In 1915, the German geophysicist Alfred L. Wegener had proposed the theory of continental drift, expounding that continents actually migrate. Geologists resisted this hypothesis for lack of an explanation of the mechanism whereby such huge landmasses might move. In a 1929 presentation to the Geological Society of Glasgow, Holmes supplied an explanation: radioactive convection. He theorized that radioactive heat in the earth’s mantle created convection currents capable of shifting the continents. Humbly, he stressed that his ideas were "purely speculative" and would "have no scientific value until they acquire support from independent evidence." Harry Hess provided such evidence in 1962 (following up on his 1960 proposition attributing continental drift to seafloor spreading), when he provided the geologic mechanism responsible for such radical continental shifting—the eruption of molten magma, which could push the continents apart and then cool to create new oceanic flooring. This theory validated and elaborated Holmes’s theory.

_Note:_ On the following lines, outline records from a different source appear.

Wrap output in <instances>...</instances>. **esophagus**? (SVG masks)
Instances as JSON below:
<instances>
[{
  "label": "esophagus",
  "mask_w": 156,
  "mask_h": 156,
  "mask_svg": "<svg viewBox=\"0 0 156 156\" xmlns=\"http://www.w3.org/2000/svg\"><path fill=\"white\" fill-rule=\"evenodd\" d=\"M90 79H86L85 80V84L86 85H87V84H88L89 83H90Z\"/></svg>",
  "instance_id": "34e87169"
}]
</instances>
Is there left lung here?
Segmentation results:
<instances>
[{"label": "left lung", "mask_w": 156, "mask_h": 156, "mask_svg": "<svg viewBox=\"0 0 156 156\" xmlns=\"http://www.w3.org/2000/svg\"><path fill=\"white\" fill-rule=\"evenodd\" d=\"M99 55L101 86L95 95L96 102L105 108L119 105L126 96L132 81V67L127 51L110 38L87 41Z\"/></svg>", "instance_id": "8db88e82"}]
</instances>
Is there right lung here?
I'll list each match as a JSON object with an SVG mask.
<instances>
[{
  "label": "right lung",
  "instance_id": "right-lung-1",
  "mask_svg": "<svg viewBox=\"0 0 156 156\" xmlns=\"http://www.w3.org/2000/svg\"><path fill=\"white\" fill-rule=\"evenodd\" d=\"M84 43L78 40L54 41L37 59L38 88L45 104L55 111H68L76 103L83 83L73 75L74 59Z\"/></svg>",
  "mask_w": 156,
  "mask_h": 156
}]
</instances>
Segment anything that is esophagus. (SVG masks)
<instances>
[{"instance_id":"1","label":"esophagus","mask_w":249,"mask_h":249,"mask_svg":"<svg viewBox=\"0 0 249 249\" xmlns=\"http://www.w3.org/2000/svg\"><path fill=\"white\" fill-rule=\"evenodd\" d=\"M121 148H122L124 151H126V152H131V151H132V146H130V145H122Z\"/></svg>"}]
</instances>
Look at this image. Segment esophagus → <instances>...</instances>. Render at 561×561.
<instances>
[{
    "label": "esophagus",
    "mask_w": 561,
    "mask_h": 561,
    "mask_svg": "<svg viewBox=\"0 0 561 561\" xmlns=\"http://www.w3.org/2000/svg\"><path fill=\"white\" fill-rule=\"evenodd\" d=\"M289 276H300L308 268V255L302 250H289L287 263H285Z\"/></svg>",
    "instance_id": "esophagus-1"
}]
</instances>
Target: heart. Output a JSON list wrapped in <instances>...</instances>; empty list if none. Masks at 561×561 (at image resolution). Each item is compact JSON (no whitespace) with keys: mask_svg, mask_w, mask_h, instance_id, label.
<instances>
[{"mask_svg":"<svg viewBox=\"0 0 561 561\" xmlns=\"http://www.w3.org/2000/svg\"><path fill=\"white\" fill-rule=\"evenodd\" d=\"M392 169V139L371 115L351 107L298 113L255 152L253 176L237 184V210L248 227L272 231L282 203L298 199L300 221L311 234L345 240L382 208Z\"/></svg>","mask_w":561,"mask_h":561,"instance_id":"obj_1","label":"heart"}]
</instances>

In 1938, Holmes’s first wife died, and the next year, he married Dr. Doris Livesey Reynolds, a fellow geologist on the Durham faculty. In 1942, Edinburgh University named him to the Regius Chair of Geology, and the Royal Society simultaneously inducted him into its fellowship. In 1944, he published the book for which he is best remembered, Principles of Physical Geology, which crystallized in simplicity and clarity the field that had previously been plagued by confusing jargon.

Throughout his career, Holmes continued to refine his estimate of the earth’s age, addressing the issue in more than 50 papers; in 1959, the Transactions of the Edinburgh Geological Society published his final estimate—four billion years. In testament to the accuracy of Holmes’s calculations, the current estimate for the commencement of the Cambrian period, 590 million years ago, jives with Holmes’s estimate of 600 million years ago.

The year that Holmes retired (1956), he received both the Wollaston Medal from the Geological Society of London and the Penrose Medal from the Geological Society of America.

In retirement, he remained at Edinburgh as a professor emeritus until 1962. In 1964, he received the Vetlesen Prize. In 1965, he published a completely revised edition of his classic text, Principles of Physical Geology. Holmes died in London on September 9 (or 20), 1965.